We hypothesize that muscles, as the primary movers and stabilizers of the hip: (Hyp1) have inferior strength and volume, (Hyp2) manifest abnormal neuromuscular coordination, and (Hyp3) contribute to abnormal joint mechanics at the time of return to full activity after PAO. These abnormalities are suspected to cause asymmetries in hip loading and lead to contralateral symptom development and long-term progression to OA.

Quantifying the role of muscle in the setting of DDH is innovative, highly translational, and can provide invaluable insight into the mechanical environment of the dysplastic hip and the pathogenesis of OA. An immediate impact of our results will be to identify areas for improved post-PAO rehabilitation strategies. Knowing motion and loading of both the surgical and nonsurgical limbs, during dynamic activities can provide valuable, macroscale knowledge about potential mechanisms of future damage. As such, results from this project may also inform microscale and animal studies targeting mechanical and metabolic changes to the musculature in response to an array of bone and articular cartilage surgeries.

Aim 1: Asymmetries in muscle morphology and strength between surgical and nonsurgical limbs in patients after PAO compared to normal limb-to-limb asymmetries in healthy controls. Hyp1 will be tested using bilateral 3D reconstructions of hip musculature to measure muscle volume and isometric strength measures of muscle torque in hip muscles affected by PAO.

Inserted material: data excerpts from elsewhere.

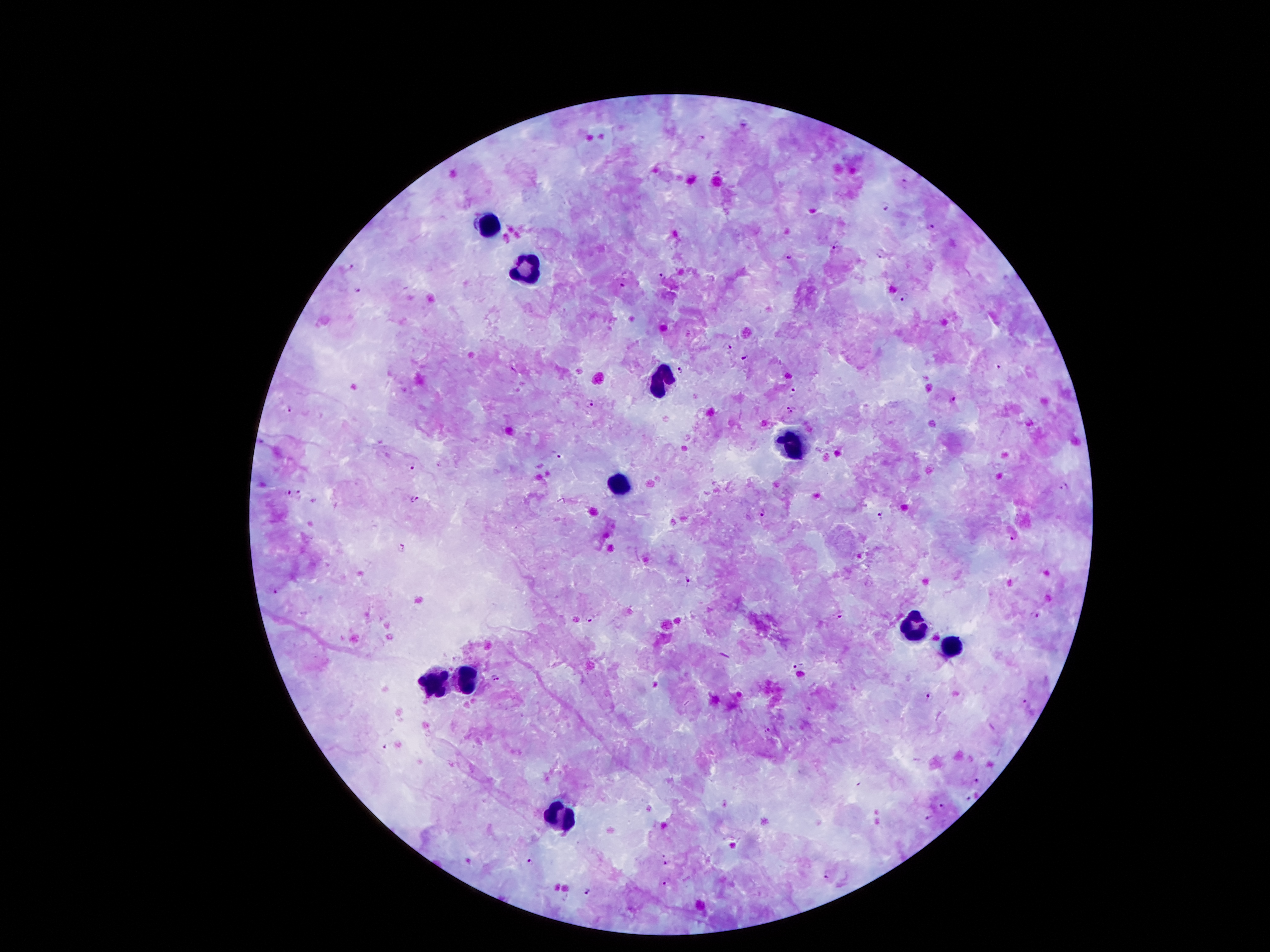
Approximate object centers, in pixels from the top-left corner. Malaria parasite locations: (x=703, y=138), (x=719, y=172), (x=905, y=184), (x=885, y=205), (x=929, y=225), (x=834, y=246), (x=879, y=254), (x=789, y=257), (x=350, y=265), (x=662, y=277), (x=622, y=285), (x=358, y=291), (x=905, y=298), (x=726, y=346), (x=746, y=356), (x=996, y=365), (x=515, y=370), (x=682, y=370), (x=793, y=394), (x=954, y=399), (x=589, y=404), (x=790, y=408), (x=288, y=410), (x=556, y=457), (x=411, y=466), (x=1064, y=488), (x=299, y=491), (x=288, y=493), (x=415, y=500), (x=764, y=512), (x=881, y=518), (x=1015, y=536), (x=401, y=548), (x=687, y=582), (x=275, y=592), (x=841, y=614), (x=1036, y=614), (x=592, y=619), (x=797, y=663), (x=495, y=678), (x=931, y=696), (x=1026, y=702), (x=767, y=729), (x=386, y=748), (x=976, y=781), (x=969, y=798), (x=943, y=806), (x=930, y=815), (x=529, y=861), (x=666, y=862), (x=826, y=875), (x=667, y=881), (x=587, y=891). Leukocyte locations: (x=489, y=225), (x=526, y=270), (x=657, y=379), (x=789, y=446), (x=624, y=485), (x=912, y=625), (x=954, y=645), (x=470, y=678), (x=439, y=684), (x=565, y=818). Patient malaria status: positive for Plasmodium falciparum. Thick peripheral-blood smear. Giemsa-stained preparation. Photographed through the microscope eyepiece with a smartphone camera. Image is 1270×952 pixels. 100x magnification. One field from this slide.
State the blood parasite species.
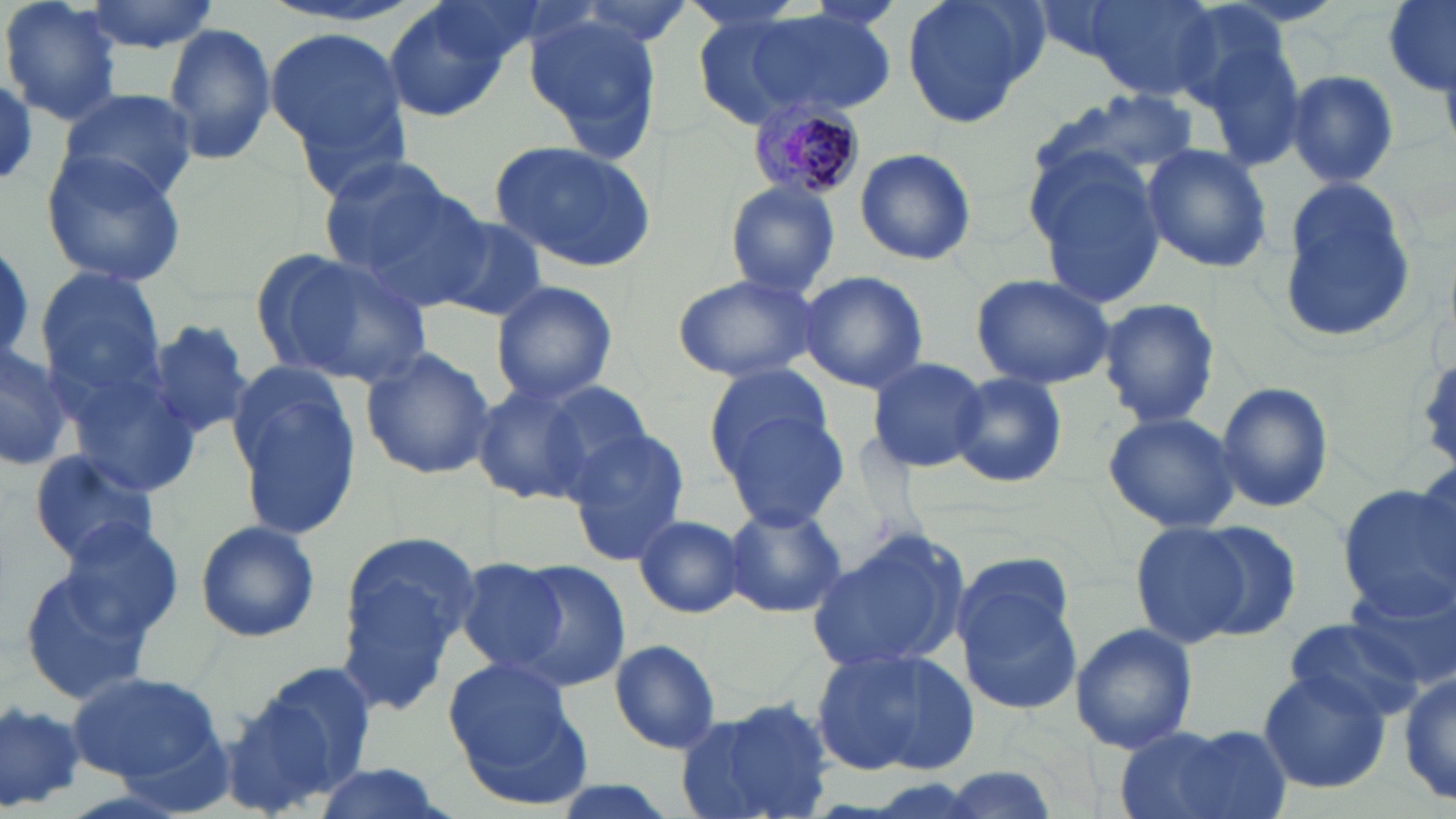
Plasmodium malariae.

preparation = thin blood film
uninfected red blood cell locations = approximate bounding boxes as (x1, y1, x2, y2) in pixels: (2, 0, 122, 127), (80, 0, 221, 52), (902, 0, 1046, 129), (1083, 0, 1225, 100), (1382, 2, 1456, 99), (386, 3, 512, 124), (741, 7, 898, 121), (519, 11, 667, 161), (161, 22, 278, 167), (264, 28, 410, 174), (1283, 69, 1401, 188), (0, 73, 37, 184), (60, 88, 197, 203), (1032, 89, 1205, 196), (488, 141, 658, 272), (1139, 143, 1274, 273), (852, 147, 977, 266), (1023, 147, 1173, 306), (40, 150, 188, 286), (315, 154, 472, 290), (1274, 176, 1423, 346), (725, 180, 841, 298), (429, 216, 550, 323), (0, 239, 34, 371), (255, 248, 434, 391), (35, 267, 166, 406), (798, 270, 929, 393), (669, 272, 819, 381), (970, 272, 1118, 389), (490, 279, 619, 404), (1097, 297, 1221, 427), (141, 320, 258, 440), (0, 337, 78, 474), (360, 346, 495, 481), (865, 356, 990, 473), (225, 363, 365, 539), (704, 364, 838, 475), (71, 372, 207, 496), (948, 373, 1068, 490), (472, 378, 596, 504), (535, 378, 659, 495), (1215, 382, 1335, 513), (713, 403, 849, 533), (1101, 410, 1243, 534), (561, 427, 691, 563), (28, 449, 162, 567), (1336, 482, 1455, 615), (722, 505, 846, 619), (632, 514, 747, 620), (52, 518, 187, 650), (193, 519, 321, 643), (1184, 520, 1305, 641), (1129, 521, 1254, 649), (804, 528, 972, 678), (339, 535, 484, 664), (17, 551, 171, 707), (500, 559, 632, 690), (954, 559, 1088, 718), (457, 561, 572, 675), (1346, 577, 1455, 691), (1281, 615, 1426, 722), (1069, 623, 1199, 756), (607, 638, 723, 754), (811, 647, 980, 778), (440, 655, 589, 800), (225, 656, 377, 809), (65, 669, 226, 785), (1400, 669, 1456, 806), (1256, 670, 1392, 795), (0, 698, 87, 815), (676, 701, 835, 819), (1118, 724, 1290, 819), (306, 764, 456, 819)
stain = May-Grünwald-Giemsa
field of view = single
modality = optical microscopy
image size = 1456×819 pixels
Plasmodium malariae-infected red blood cell locations = approximate bounding boxes as (x1, y1, x2, y2) in pixels: (748, 103, 866, 201)
magnification = 1000x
Assess this cell for malaria.
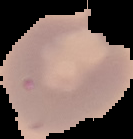

It is uninfected.

Summary:
  - Preparation: thin blood smear
  - Image size: 133×139 pixels
  - Image type: segmented cell region with the area outside set to black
Report the malaria status of this cell.
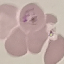
Uninfected.

Summary:
  - Preparation: thin smear
  - Stain: Giemsa
  - Image type: cell patch, automatically extracted from a larger field of view and resized to 64 × 64 pixels
  - Capture: smartphone through the microscope eyepiece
State which parasite is depicted.
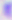
Toxoplasma gondii.

modality = photomicrograph
magnification = 400x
Classify this cell by malaria status.
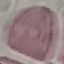

Uninfected.

Thin smear of blood. Photographed with a smartphone camera at the microscope eyepiece. Cell patch, automatically extracted from a larger field of view and resized to 64 × 64 pixels. Giemsa stain.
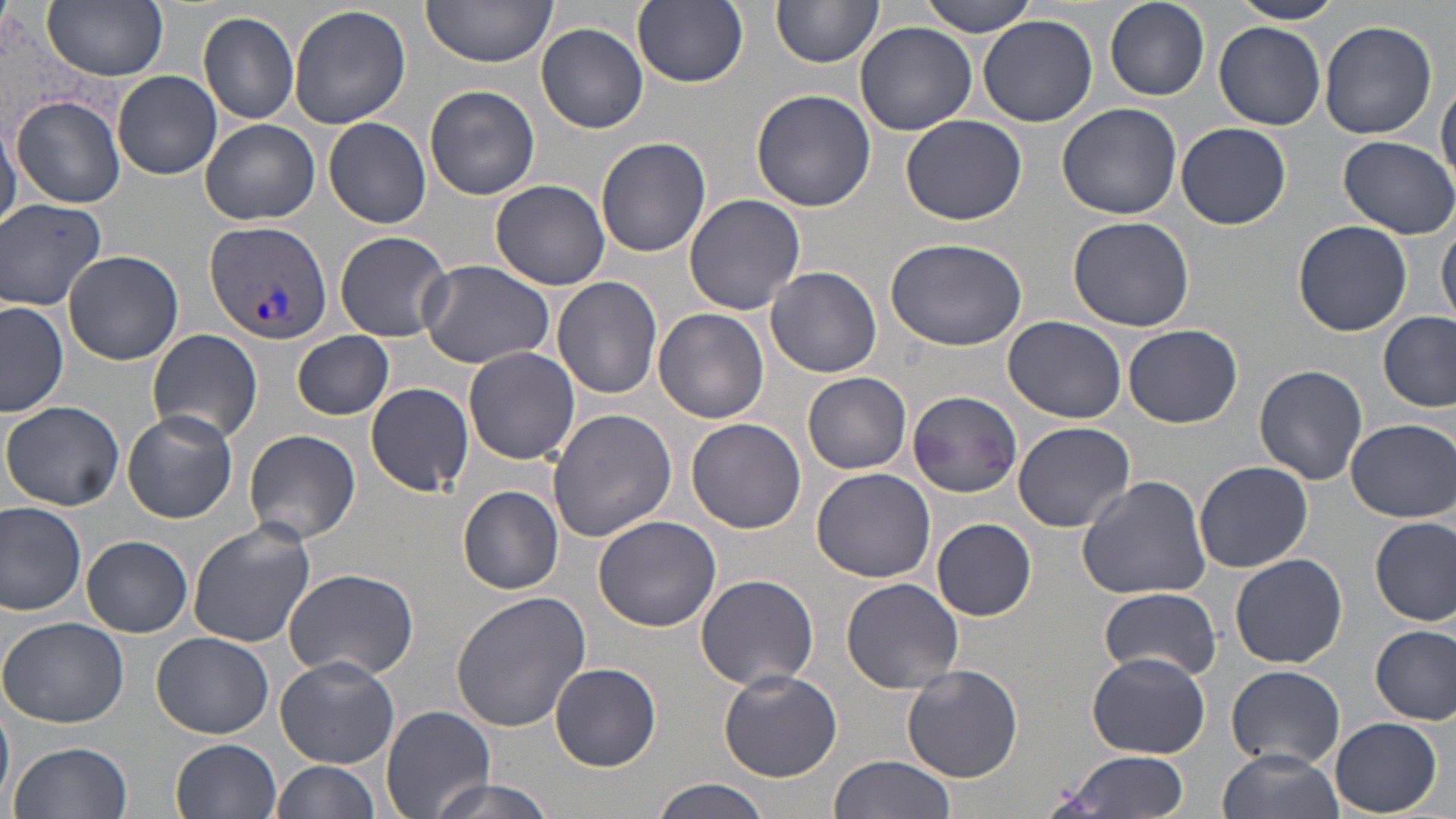 Approximate bounding boxes as (x1,y1)-(x2,y2) corner pairs in pixels. Uninfected red blood cell locations: (421,0)-(559,66), (631,0)-(749,89), (914,0)-(1043,36), (1230,0)-(1343,25), (43,1)-(170,80), (772,1)-(883,69), (1104,1)-(1209,100), (289,4)-(412,130), (197,11)-(300,125), (978,14)-(1098,127), (1317,20)-(1437,140), (854,22)-(977,134), (1213,22)-(1325,129), (536,23)-(648,133), (113,70)-(222,179), (1436,79)-(1456,189), (424,85)-(540,200), (749,87)-(876,213), (10,96)-(126,207), (1057,102)-(1183,219), (901,113)-(1027,226), (322,116)-(431,228), (0,117)-(20,240), (200,119)-(319,224), (1176,122)-(1291,229), (596,136)-(712,258), (1338,136)-(1456,238), (489,178)-(611,291), (683,194)-(806,317), (0,197)-(109,312), (1067,216)-(1195,332), (1438,218)-(1456,324), (1293,219)-(1412,337), (335,231)-(452,341), (884,237)-(1028,351), (62,248)-(184,366), (416,258)-(555,368), (766,266)-(882,378), (552,276)-(663,398), (0,301)-(70,418), (654,309)-(770,424), (1377,311)-(1454,413), (1002,314)-(1128,423), (1123,324)-(1241,428), (148,329)-(263,443), (292,332)-(394,419), (463,346)-(580,464), (1255,363)-(1369,485), (803,372)-(912,474), (365,381)-(475,496), (907,388)-(1026,497), (2,400)-(125,511), (547,408)-(676,541), (123,410)-(237,523), (1345,417)-(1455,523), (686,418)-(808,534), (1012,420)-(1136,531), (242,428)-(361,545), (1193,462)-(1313,572), (810,467)-(935,583), (1076,476)-(1211,601), (459,487)-(564,595), (0,503)-(86,616), (593,515)-(722,633), (1371,515)-(1455,626), (932,517)-(1037,621), (186,521)-(316,648), (81,536)-(193,637), (1229,553)-(1347,669), (282,569)-(419,681), (694,573)-(820,691), (842,577)-(963,693), (1099,587)-(1221,681), (450,590)-(590,731), (1,616)-(129,728), (1371,623)-(1454,724), (152,631)-(273,739), (1088,651)-(1209,758), (275,655)-(400,767), (551,662)-(661,771), (902,665)-(1023,782), (1227,665)-(1348,768), (716,668)-(841,783), (0,694)-(15,810), (381,705)-(495,819), (1329,715)-(1443,817), (171,738)-(281,819), (8,741)-(134,819), (1217,749)-(1344,819), (1055,751)-(1193,819), (828,755)-(956,819), (272,760)-(382,819), (420,776)-(558,819), (649,778)-(774,819). Plasmodium vivax-infected red blood cell locations: (204,219)-(332,346). Slide-level diagnosis: Plasmodium vivax. One field of a larger specimen. Light microscopy. May-Grünwald-Giemsa stain. Thin blood smear. 1000x magnification. Image is 1456×819 pixels.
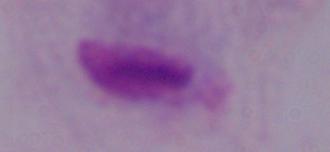

Summary:
  - Modality: micrograph
  - Magnification: 1000x
  - Identification: trichomonad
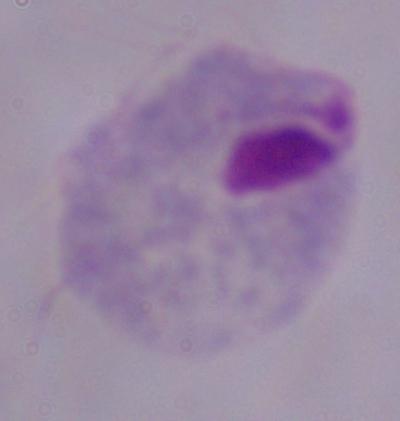

magnification = 1000x
modality = photomicrograph
identification = trichomonad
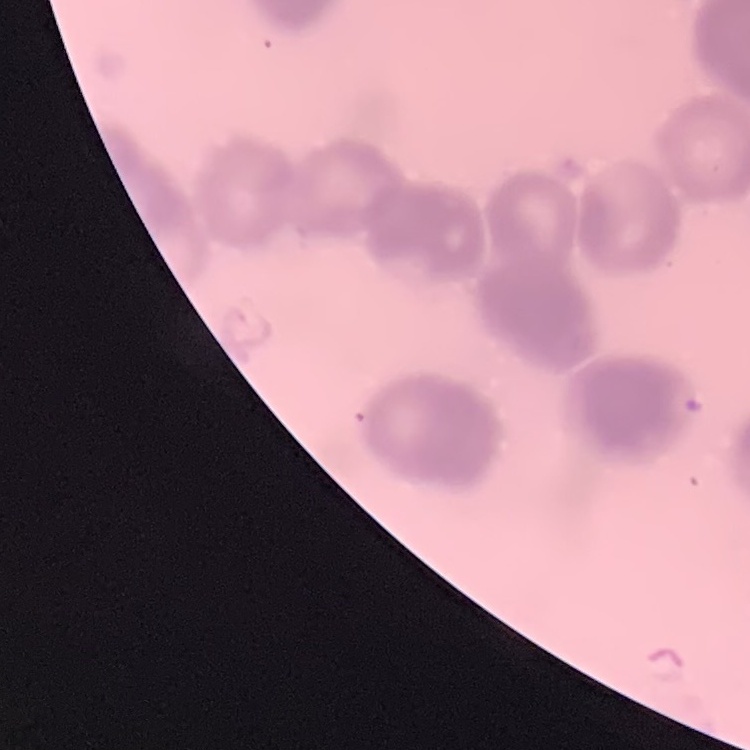
Summary:
  - Erythrocyte morphology: rouleaux formation
  - Image type: square crop of a larger photomicrograph
  - Stain: Field's or Giemsa
  - Preparation: thin blood smear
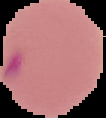

Summary:
  - Image size: 106×118 pixels
  - Image type: cell region segmented out of the field of view; surrounding area masked to black
  - Result: malaria parasites identified
  - Preparation: thin blood smear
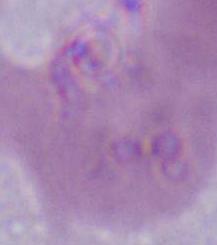

An erythrocyte is shown. Photomicrograph. 1000x magnification.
Point out each malaria parasite and each leukocyte.
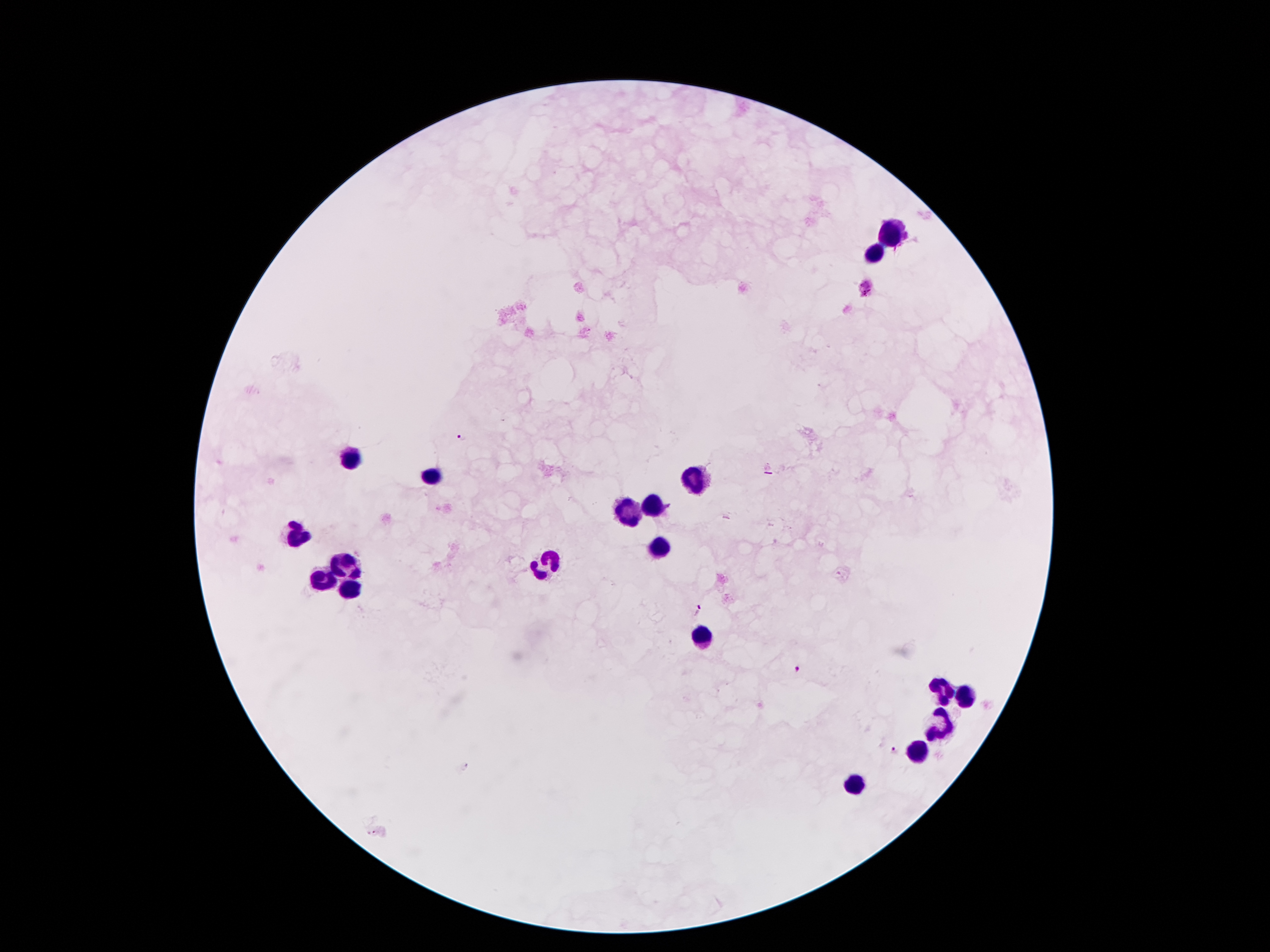

Approximate centers as [x, y] in pixels.
Malaria parasites: [460, 438], [697, 612], [797, 670], [893, 751], [373, 833].
Leukocytes: [889, 230], [875, 254], [346, 458], [430, 475], [695, 475], [651, 504], [630, 511], [294, 533], [659, 545], [546, 561], [342, 564], [322, 576], [349, 585], [702, 636], [942, 686], [963, 696], [942, 725], [918, 751], [858, 785].

Summary:
  - Magnification: 100x
  - Capture: smartphone camera through the microscope eyepiece
  - Image size: 1270×952 pixels
  - Patient malaria status: positive for Plasmodium falciparum
  - Preparation: thick blood film
  - Field of view: one from this slide
  - Stain: Giemsa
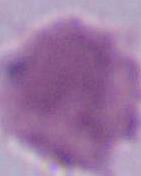 An erythrocyte is seen. 1000x magnification. Micrograph.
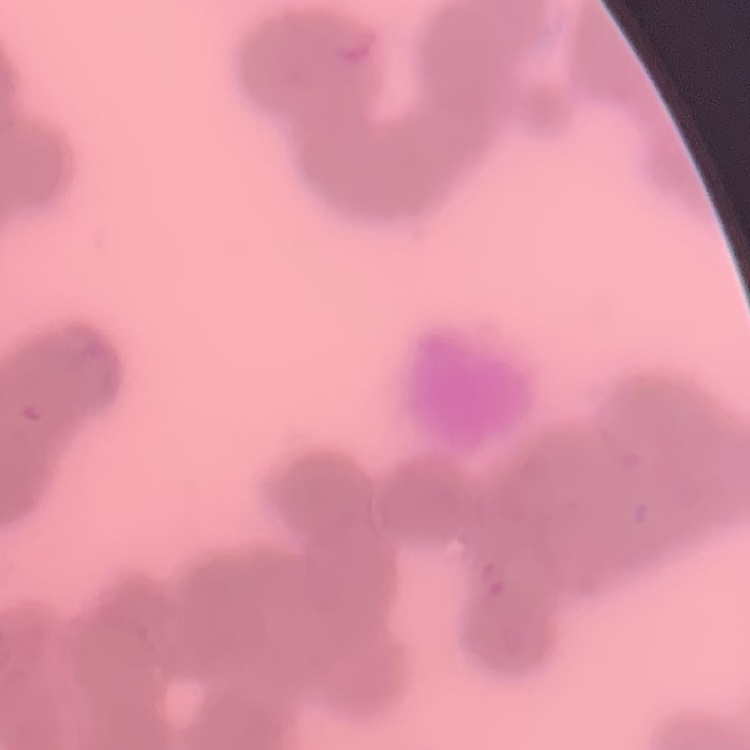

Summary:
  - Red blood cell morphology: rouleaux formation
  - Preparation: thin peripheral smear
  - Image type: square crop of a larger photomicrograph
  - Stain: Field's or Giemsa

Aim 2: Asymmetries in neuromuscular coordination between surgical and nonsurgical limbs in patients after PAO compared to healthy controls during static and dynamic activities. Hyp2 will be tested using electromyography (EMG) to quantify muscle activity patterns in major hip muscles during static isometric muscle strength tests and biomechanically challenging activities (e.g. gait, running, squatting).
Aim 3: Differences in hip joint mechanics (motion, loading) between patients after PAO and controls during dynamic activities of increasing biomechanical demand. Hyp3 will be tested using 3D motion capture and inverse dynamics modeling to quantify hip mechanics (motion, loading) during dynamic tasks that are expected of patients who have returned to full activity.